US-based energy company Vistra Energy, has announced its plans to retire four power plants in Illinois region, to be in line with the recently revised Multi-Pollutant Standard rule, by the Illinois Pollution Control Board (IPCB).

The four coal-fueled power plants intended for closing include Coffeen Power Plant, Duck Creek Power Plant, Havana Power Plant, and Hennepin Power Plant.

Vistra president and chief executive officer Curt Morgan said: “Even though today’s retirement announcements were inevitable due to the changing regulatory environment and unfavorable economic conditions in the MISO market, they are nonetheless difficult to make.

“By far, the hardest decisions we make in our business are those that significantly impact our people. As always, we will do right by those who are impacted by this announcement.
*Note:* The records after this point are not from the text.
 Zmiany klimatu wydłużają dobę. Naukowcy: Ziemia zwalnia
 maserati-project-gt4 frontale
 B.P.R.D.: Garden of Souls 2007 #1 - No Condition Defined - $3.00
Our employees take pride in the work they do, and we appreciate their decades of service providing reliable and affordable power to Illinois, particularly in years like this one with periods of extreme cold and heat.”

Power plant closures  are mandated by revised Multi-Pollutant Standard rule

Vistra said that the retirement of the four plants would further reduce annual SO2 and NOx emissions in the MPS group of plants, and drives total emissions down by 57% and 61%, respectively.
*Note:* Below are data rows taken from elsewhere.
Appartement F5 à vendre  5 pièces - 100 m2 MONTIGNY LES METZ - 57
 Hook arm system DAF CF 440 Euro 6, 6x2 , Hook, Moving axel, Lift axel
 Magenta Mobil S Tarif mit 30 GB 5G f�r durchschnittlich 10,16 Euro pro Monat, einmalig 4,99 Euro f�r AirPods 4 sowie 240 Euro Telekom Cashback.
In addition, the CO2 emissions are also expected to be significantly reduced by approximately 40% relative to 2018 levels, though not explicitly required by the MPS.

The company said that approximately 300 jobs are expected to be eliminated across the four plant sites, and is working on with state workforce agencies to assist the employees impacted by the closures.

Vistra said that the retirement of plants is mandated by the revised MPS rule, which regulates emissions at eight power plants operated by Vistra subsidiaries.

The revised rule also imposes a reduction in annual mass caps for SO2 and NOx, and requires a permanent shut down of 2000MW of capacity from the eight MPS group of plants by the end of the year.

The shutdown is dependent on the approval by Midcontinent Independent System Operator (MISO) and PJM Interconnection grid operators and termination of tariffs by the Federal Energy Regulatory Commission.